Une fois par mois, DaarDaar vous propose dans sa série {Pour la petite histoire} la traduction d’un texte littéraire, à lire tranquillement le dimanche, loin de l’agitation de l’actualité hebdomadaire.

Temps de lecture : 2 minutes Crédit photo :

Photo by Michael on Unsplash

Julie Cafmeyer
Auteur⸱e
Noëlle Michel
Traducteur⸱trice Noëlle Michel

0 h 52, parc municipal. Une fourgonnette passe, s’arrête devant le banc. La vitre s’ouvre, le policier demande : « Que faites-vous ici ?

– Je réfléchis. »

Il me dévisage d’un air interrogateur, tente de deviner en un millième de seconde si je souffre de problèmes psychiatriques, si je suis droguée ou si j’ai des intentions criminelles. Je le fixe droit dans les yeux avec un regard de possédée pour faire durer le suspense. Il est beau. Comme s’il avait des ancêtres romains : une peau parfaite, un nez de caractère, des lèvres pleines, des yeux bleus et des dents saines.

« Vous réfléchissez ?

– Oui, je réfléchis.

– Et le couvre-feu ?

– Je réfléchis mieux pendant le couvre-feu. »

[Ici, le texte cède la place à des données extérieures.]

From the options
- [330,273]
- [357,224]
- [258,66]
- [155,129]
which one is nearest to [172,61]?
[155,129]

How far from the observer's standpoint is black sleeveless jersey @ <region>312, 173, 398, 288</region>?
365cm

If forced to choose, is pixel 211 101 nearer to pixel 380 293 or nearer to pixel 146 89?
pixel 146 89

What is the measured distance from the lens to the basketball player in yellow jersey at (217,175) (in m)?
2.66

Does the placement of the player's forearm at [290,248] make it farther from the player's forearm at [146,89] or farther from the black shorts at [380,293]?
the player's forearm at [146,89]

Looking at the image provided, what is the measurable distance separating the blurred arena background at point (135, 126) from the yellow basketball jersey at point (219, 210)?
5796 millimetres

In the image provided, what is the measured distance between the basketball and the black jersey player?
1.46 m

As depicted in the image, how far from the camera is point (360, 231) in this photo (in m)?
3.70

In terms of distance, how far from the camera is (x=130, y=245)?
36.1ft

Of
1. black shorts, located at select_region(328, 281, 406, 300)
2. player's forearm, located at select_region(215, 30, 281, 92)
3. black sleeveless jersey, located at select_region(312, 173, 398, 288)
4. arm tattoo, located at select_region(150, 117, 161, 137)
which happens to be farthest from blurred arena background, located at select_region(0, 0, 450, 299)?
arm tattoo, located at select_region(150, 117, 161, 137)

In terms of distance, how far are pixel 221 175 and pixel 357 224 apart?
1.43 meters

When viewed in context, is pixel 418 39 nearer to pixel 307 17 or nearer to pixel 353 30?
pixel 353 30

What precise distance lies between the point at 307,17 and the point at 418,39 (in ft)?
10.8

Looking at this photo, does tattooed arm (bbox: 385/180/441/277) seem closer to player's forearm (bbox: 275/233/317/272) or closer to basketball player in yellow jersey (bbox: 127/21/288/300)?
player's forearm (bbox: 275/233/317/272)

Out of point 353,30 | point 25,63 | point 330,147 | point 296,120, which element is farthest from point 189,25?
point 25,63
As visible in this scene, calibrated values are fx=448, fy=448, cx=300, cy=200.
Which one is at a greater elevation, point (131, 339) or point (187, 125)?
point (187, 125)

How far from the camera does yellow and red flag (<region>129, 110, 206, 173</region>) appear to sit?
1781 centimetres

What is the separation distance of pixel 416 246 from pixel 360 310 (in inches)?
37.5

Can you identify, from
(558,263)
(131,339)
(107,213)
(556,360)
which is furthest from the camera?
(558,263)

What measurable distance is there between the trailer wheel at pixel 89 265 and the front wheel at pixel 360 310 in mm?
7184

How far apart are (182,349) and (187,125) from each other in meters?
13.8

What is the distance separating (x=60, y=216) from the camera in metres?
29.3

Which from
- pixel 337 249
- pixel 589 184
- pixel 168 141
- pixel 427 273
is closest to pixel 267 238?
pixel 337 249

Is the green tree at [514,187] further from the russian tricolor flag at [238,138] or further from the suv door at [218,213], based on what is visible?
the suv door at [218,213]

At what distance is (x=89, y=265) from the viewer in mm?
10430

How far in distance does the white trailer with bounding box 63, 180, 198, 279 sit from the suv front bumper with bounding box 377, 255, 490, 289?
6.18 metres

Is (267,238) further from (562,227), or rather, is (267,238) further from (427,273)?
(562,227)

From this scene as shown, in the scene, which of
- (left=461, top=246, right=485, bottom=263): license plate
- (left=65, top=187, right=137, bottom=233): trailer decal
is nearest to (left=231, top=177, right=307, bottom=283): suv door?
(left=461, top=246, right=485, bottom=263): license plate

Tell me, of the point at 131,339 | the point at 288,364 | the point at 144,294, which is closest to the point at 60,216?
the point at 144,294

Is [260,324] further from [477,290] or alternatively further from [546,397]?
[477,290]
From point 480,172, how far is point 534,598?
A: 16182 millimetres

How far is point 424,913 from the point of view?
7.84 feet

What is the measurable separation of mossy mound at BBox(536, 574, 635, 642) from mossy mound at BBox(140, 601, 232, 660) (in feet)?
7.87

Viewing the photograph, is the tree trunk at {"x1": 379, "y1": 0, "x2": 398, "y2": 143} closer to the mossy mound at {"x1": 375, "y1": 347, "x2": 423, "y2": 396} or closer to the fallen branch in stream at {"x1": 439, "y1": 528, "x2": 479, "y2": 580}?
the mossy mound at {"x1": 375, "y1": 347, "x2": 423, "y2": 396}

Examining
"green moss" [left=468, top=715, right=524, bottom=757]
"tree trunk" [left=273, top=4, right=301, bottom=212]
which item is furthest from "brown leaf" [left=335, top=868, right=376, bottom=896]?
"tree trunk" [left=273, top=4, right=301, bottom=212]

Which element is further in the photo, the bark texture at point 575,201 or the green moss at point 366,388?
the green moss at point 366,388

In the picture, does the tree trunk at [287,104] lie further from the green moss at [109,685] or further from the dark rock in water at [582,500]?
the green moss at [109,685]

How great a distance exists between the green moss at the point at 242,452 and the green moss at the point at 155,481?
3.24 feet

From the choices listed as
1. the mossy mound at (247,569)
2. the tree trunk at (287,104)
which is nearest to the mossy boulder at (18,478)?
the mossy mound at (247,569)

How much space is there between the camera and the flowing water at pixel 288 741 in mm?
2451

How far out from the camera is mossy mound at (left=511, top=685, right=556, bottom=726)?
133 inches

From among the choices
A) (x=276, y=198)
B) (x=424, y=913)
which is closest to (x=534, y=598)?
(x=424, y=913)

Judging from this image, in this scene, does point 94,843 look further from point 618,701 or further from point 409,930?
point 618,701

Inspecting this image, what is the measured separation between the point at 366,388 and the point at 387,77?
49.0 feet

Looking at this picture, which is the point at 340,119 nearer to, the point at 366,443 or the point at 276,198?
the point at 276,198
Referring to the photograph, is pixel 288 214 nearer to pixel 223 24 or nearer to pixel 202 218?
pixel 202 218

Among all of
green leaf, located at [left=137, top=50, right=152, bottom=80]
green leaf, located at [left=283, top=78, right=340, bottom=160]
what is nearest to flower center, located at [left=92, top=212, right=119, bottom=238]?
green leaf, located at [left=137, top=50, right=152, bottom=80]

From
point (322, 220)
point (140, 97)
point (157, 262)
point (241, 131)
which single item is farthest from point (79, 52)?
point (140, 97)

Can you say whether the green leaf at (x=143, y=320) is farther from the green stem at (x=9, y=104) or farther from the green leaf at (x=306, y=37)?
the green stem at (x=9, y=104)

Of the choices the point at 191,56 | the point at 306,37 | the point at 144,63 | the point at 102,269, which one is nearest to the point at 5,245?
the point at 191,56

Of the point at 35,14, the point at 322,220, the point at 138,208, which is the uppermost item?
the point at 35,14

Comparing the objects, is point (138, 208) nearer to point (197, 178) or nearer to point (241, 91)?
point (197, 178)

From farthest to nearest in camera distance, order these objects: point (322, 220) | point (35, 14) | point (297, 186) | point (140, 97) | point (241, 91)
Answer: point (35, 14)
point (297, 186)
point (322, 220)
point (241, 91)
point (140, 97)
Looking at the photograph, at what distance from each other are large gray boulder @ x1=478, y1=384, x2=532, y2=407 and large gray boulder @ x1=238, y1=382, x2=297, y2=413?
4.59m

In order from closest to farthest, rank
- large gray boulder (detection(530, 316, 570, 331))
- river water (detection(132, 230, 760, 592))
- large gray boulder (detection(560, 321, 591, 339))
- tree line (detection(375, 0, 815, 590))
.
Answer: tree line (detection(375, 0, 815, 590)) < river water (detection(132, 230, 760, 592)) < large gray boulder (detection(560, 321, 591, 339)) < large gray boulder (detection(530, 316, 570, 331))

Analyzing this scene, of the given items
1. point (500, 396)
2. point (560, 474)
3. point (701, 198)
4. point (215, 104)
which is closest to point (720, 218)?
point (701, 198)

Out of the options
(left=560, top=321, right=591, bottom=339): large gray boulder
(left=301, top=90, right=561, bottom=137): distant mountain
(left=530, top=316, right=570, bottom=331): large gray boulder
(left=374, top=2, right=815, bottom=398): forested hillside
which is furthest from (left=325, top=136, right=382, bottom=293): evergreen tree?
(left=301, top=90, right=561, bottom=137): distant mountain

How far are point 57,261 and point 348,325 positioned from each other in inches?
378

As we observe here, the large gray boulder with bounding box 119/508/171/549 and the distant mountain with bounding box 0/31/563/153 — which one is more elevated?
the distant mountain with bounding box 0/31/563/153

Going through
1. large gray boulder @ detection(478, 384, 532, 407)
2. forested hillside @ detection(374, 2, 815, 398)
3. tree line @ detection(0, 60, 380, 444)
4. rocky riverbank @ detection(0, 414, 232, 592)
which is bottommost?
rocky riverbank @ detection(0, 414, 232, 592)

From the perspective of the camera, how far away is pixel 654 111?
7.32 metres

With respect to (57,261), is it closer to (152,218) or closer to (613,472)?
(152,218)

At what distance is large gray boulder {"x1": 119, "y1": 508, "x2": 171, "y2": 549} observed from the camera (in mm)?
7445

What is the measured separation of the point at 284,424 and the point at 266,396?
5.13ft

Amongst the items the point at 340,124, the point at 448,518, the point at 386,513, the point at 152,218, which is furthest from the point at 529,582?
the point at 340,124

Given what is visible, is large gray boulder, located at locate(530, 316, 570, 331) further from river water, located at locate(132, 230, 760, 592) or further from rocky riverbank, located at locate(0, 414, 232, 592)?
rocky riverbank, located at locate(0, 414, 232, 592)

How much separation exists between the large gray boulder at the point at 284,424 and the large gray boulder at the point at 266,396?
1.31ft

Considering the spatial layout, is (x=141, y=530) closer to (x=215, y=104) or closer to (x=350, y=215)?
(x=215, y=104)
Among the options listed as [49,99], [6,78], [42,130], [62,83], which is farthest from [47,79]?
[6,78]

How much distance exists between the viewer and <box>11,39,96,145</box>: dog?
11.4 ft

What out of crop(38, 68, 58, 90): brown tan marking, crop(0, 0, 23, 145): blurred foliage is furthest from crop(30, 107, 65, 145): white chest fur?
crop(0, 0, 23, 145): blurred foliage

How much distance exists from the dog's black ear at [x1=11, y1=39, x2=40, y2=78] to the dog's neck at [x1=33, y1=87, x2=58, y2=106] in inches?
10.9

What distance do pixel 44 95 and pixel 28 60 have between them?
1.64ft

L’agent m’interroge de nouveau du regard. À côté de lui, son collègue indifférent joue sur son téléphone. Dans le reflet de la vitre, je distingue les boules colorées qu’il essaie d’attraper.

Le gentil policier sort du véhicule, vient s’asseoir près de moi sur le banc.

Je dis : « Je ne vais pas très bien, ces derniers temps. La tête me tourne, je souffre de vertiges. J’essaie d’apprendre à les maîtriser. Vous avez lu Le Procès de Kafka ?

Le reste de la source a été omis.